That delay may have been for the best as I'd already seen UMBERTO D, MY DOG TULIP, and TINY FURNITURE theatrically. I watched the latter two within the last six months and wasn't crazy about either one. My opinions remain unchanged, although I'll ease up a smidgen on my rather harsh original assessment of MY DOG TULIP. I still could do with a lot less of the emphasis on the dog's excretory functions, but I didn't find this content as intensely distasteful as I did during my first viewing.
I mentioned earlier that the festival is about more than the movies; it's about the community of people who come together for the event. Keeping true to my word to interact more with those I met at last year's festival and those I've become familiar with via social media, I headed out with the group of critics and filmmakers for karaoke night at a Champaign bar.
But first, before leaving the Virginia Theatre I was able to have a conversation with NATURAL SELECTION star Rachael Harris, who attended the same small liberal arts college I did. That was a pleasant surprise, but it is also the sort of thing that this festival permits more easily. Granted, it didn't hurt that the polo shirt I was wearing had the school's name on it, which she and her director spotted as soon as I joined the group ready to head out for some Champaign nightlife. (And yes, I was truthful when asked if I'd seen her film the previous night and what I thought.) Although I had an in, by and large the filmmakers mingle with the festivalgoers and do so happily.
Best as I can tell, critic Ali Arikan is the unofficial social chair. Wrapped in a cape-like blanket, he led the pack to a local bar that was quickly overrun with us Ebertfest attendees. The chances of me getting in front of everyone to belt out a number were slim to none, but what a blast it was to be in the mix to cheer on IFC's Matt Singer get things started with his smooth Michael McDonald-like stylings, Harris tackle Salt-N-Pepa, and Roger Ebert's wife Chaz perform "Superfreak".

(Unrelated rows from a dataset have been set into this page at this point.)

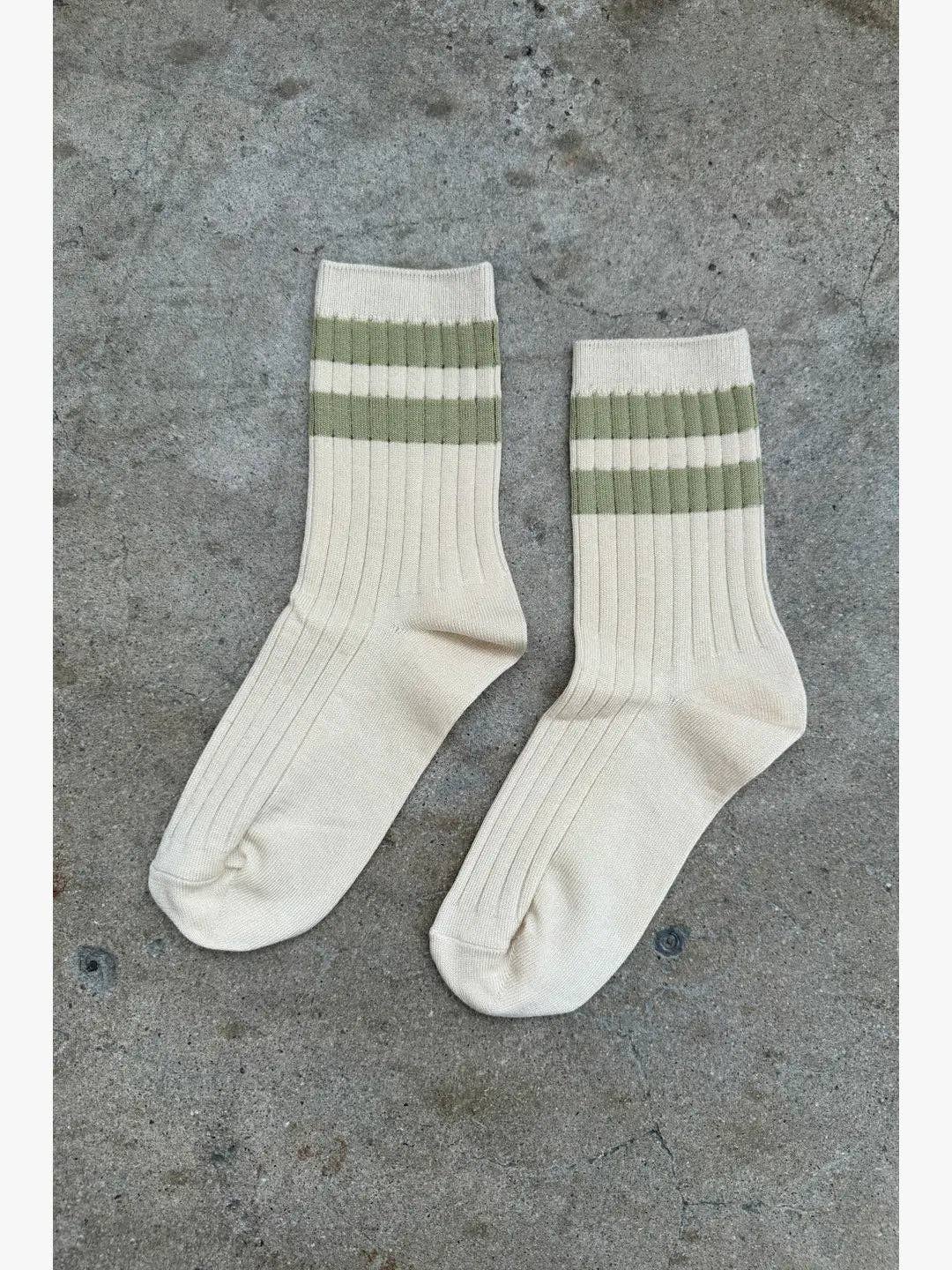 Le Bon Shoppe Her Varsity Socks Guacamole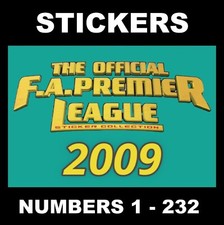 Topps Total 2009 Premier League football stickers #1 to 232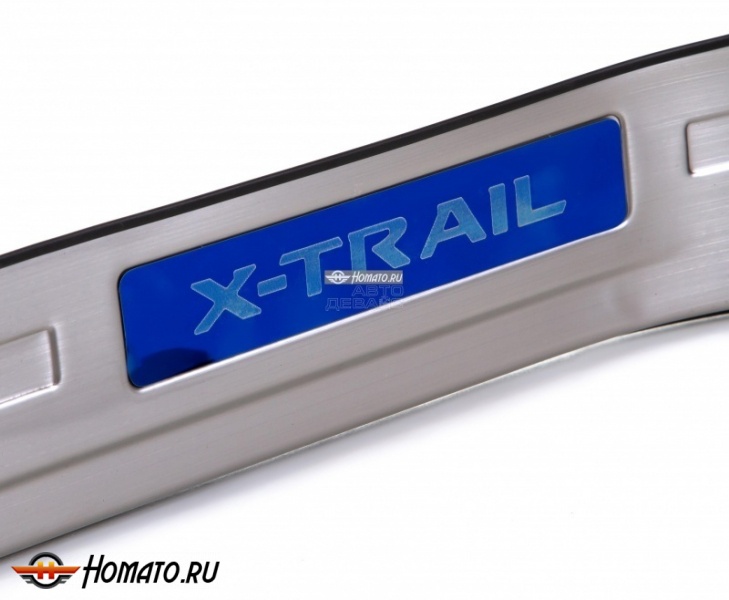 Накладки на пороги (на металл) для Nissan X-Trail (T32) 2014+/2019+ | нержавейка с лого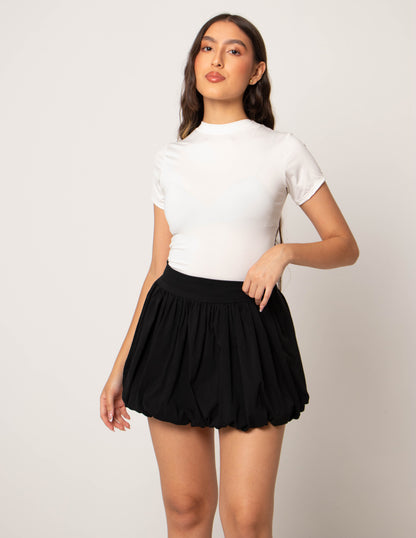 Body Manga Corta Beige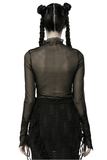 Gothic Black Sheer Mesh Skeleton Feather Lace Top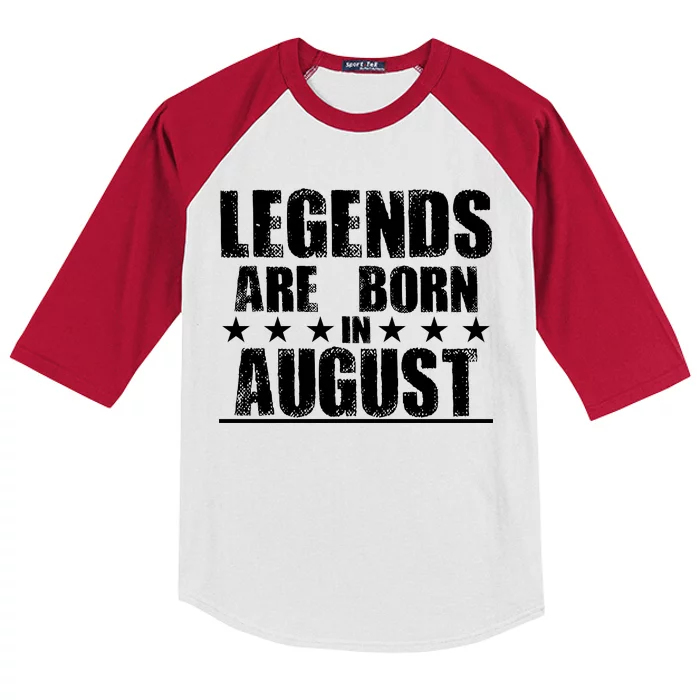 Legends Are Born In August Birthday Kids Colorblock Raglan Jersey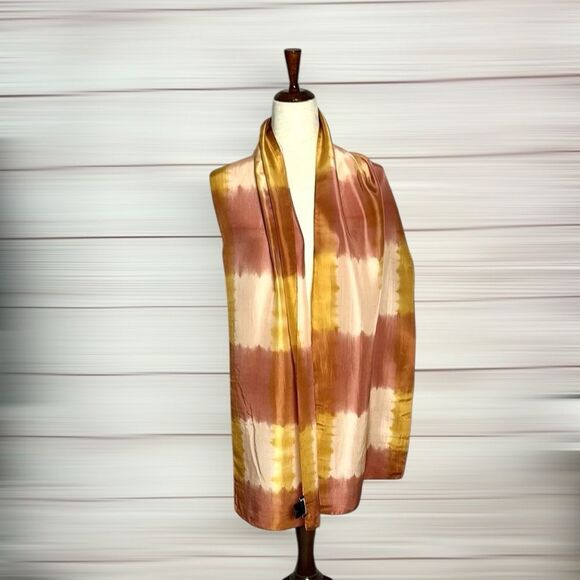 Eileen Fisher Silk Oblong Scarf Rust Peach Tie Dye Shibori Hand Rolled Japan - Picture 5 of 9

Ebertfest is a celebration of movies and their power to unify. A memorable night such as this, which brought together thirty or forty people from the festival and a few locals who happened to be at the bar, is as much in the spirit of the event as sitting down to watch the films. For those who don't understand the tweets and reports buzzing about a university town film festival whose purpose isn't to find the next hot thing in cinema, a couple hours tonight at Bentley's would have cleared it all up.